Dans le texte sur l'égalité, relevez toutes les paires de termes contraires du paragraphe qui commence par « L'égalité politique n'est qu'une ».

_TEXTE PRÉSENTÉ:_
|---|
L’égalité comme socle de la démocratie serait donc bien plus qu’une simple égalité politique ou citoyenne ?

L’égalité politique n’est qu’une des variables de l’égalité du rapport social. Le suffrage universel en est évidemment une des manifestations. Que l’on soit riche ou pauvre, savant ou ignorant, les voix sont égales, il n’y a pas de hiérarchie des individus quant à la détermination de ce qui fait le cœur de la politique, c’est-à-dire le juste et l’injuste, le sens du collectif. Mon objectif était de réhabiliter la compréhension originelle de l’égalité, qui va au-delà du vote.

Cette définition originelle de l’égalité comme rapport social, il ne faut pas oublier qu’elle est formulée dans un moment précapitaliste, pendant les révolutions française et américaine, lorsque la morale sociale collective des révolutionnaires se situe aux antipodes d’une société de la consommation. Même Benjamin Franklin, qui peut apparaître comme l’archétype du représentant de la société bourgeoise, enseignait la frugalité, tout comme Adam Smith, l’inventeur intellectuel du marché.
|---|
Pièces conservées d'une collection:
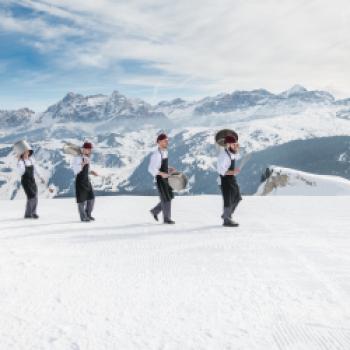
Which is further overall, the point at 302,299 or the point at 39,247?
the point at 39,247

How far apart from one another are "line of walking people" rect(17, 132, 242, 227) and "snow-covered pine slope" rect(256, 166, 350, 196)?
41.5m

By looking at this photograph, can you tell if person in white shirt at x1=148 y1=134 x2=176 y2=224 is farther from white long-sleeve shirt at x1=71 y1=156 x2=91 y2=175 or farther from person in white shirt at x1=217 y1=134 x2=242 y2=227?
white long-sleeve shirt at x1=71 y1=156 x2=91 y2=175

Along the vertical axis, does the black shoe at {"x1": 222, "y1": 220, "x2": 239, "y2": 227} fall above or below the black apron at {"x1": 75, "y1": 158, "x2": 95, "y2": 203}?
below

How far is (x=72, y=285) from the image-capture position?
543 cm

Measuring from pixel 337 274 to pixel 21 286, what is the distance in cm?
391

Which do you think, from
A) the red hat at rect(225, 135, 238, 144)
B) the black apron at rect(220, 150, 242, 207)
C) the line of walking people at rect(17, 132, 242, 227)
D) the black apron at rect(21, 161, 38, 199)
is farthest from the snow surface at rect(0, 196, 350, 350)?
the black apron at rect(21, 161, 38, 199)

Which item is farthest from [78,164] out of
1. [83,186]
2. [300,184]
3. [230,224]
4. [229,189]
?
[300,184]

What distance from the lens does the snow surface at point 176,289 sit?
389cm

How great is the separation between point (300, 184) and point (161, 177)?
169ft

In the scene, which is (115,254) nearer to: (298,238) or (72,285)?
(72,285)

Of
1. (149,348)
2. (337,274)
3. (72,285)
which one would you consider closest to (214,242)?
(337,274)

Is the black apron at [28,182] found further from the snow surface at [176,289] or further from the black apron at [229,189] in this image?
the black apron at [229,189]

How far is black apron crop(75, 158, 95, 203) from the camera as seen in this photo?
38.3ft

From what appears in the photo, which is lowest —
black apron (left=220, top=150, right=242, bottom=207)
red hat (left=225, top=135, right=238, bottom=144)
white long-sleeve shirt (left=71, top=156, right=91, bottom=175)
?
black apron (left=220, top=150, right=242, bottom=207)
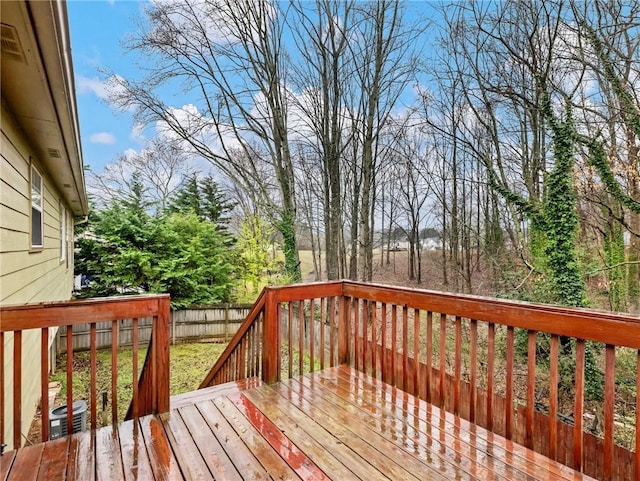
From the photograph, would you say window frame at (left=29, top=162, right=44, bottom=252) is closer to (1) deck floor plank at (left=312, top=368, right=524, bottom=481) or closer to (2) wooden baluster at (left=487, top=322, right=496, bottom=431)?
(1) deck floor plank at (left=312, top=368, right=524, bottom=481)

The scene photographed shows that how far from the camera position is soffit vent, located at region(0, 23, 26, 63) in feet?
6.04

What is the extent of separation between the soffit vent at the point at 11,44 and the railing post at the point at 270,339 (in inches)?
92.9

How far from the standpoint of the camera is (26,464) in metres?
1.93

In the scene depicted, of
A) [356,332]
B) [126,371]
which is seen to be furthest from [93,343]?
[126,371]

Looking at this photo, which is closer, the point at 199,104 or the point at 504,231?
the point at 199,104

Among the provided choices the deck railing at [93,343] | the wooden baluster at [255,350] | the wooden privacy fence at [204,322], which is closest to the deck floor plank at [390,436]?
the wooden baluster at [255,350]

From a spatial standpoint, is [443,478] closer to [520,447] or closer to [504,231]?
[520,447]

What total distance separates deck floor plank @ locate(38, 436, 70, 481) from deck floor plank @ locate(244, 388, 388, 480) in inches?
48.7

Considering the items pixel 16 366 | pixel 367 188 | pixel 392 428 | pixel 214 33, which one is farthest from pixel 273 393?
pixel 214 33

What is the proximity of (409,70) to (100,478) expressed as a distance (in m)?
10.2

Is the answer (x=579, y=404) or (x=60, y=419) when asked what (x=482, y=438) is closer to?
(x=579, y=404)

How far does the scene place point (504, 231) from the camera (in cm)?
1052

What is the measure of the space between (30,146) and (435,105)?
965cm

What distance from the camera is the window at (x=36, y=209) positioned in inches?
161
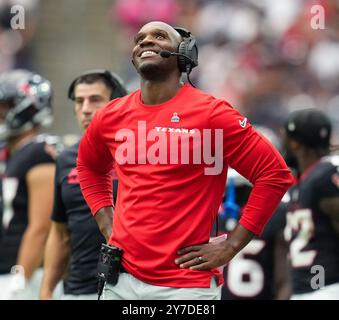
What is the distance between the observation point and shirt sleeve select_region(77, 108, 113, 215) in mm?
5309

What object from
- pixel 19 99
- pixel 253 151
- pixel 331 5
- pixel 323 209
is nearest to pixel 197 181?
pixel 253 151

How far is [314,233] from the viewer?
7137 millimetres

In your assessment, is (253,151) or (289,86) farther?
(289,86)

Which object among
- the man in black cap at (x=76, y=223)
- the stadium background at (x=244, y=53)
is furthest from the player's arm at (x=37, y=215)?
the stadium background at (x=244, y=53)

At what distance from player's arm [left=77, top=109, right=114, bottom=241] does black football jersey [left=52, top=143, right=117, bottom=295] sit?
72 centimetres

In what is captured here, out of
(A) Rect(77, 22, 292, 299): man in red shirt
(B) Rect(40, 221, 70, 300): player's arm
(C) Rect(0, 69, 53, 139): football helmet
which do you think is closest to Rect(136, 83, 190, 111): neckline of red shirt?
(A) Rect(77, 22, 292, 299): man in red shirt

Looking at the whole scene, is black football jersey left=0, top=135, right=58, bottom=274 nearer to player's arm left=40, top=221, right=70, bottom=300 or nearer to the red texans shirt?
player's arm left=40, top=221, right=70, bottom=300

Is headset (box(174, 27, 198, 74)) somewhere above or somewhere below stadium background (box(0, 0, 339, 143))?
below

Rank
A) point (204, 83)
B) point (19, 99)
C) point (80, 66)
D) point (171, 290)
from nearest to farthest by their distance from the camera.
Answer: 1. point (171, 290)
2. point (19, 99)
3. point (204, 83)
4. point (80, 66)

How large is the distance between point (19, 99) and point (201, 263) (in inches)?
140

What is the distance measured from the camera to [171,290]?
484 cm

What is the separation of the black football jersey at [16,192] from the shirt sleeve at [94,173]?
1984 millimetres

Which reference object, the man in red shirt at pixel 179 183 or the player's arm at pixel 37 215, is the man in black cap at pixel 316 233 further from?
the man in red shirt at pixel 179 183

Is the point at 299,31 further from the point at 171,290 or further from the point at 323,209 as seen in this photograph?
the point at 171,290
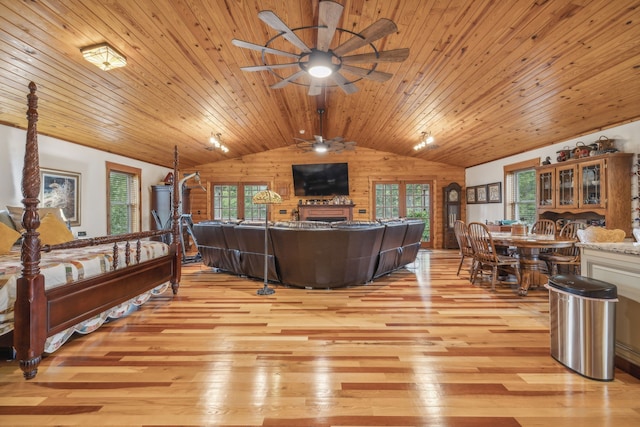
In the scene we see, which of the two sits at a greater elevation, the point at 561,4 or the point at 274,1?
the point at 274,1

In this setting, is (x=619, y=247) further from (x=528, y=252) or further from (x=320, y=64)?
(x=320, y=64)

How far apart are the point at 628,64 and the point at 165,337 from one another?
202 inches

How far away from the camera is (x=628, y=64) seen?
3.01 metres

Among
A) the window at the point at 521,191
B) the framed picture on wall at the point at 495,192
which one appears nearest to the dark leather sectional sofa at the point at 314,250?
the window at the point at 521,191

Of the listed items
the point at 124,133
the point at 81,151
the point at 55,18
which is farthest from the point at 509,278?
the point at 81,151

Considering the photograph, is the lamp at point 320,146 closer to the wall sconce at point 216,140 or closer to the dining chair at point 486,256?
the wall sconce at point 216,140

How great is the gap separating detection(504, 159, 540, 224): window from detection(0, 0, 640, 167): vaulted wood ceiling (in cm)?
70

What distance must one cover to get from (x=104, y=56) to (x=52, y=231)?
2013 mm

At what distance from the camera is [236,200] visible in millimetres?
8812

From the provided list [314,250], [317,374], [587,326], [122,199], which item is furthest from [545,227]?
[122,199]

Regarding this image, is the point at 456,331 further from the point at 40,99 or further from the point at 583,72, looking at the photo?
the point at 40,99

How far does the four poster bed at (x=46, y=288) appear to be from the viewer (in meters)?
1.92

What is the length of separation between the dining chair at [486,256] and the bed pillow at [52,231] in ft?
16.9

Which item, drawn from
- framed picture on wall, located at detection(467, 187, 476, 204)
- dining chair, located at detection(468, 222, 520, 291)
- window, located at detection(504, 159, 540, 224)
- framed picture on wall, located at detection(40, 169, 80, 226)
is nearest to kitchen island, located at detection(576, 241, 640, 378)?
dining chair, located at detection(468, 222, 520, 291)
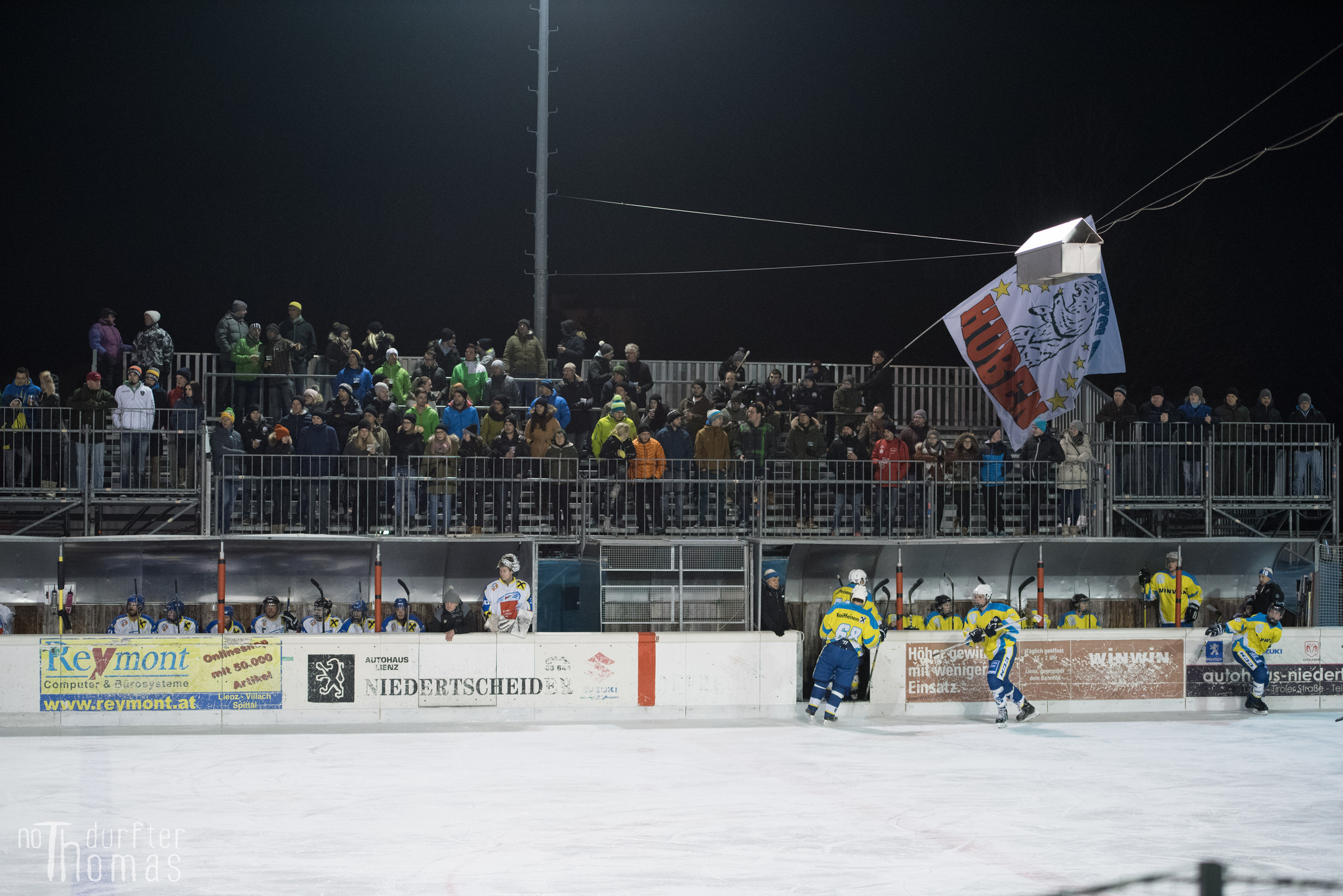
|---|
_SOLUTION:_ riche ou pauvre ; savant ou ignorant ; le juste et l'injuste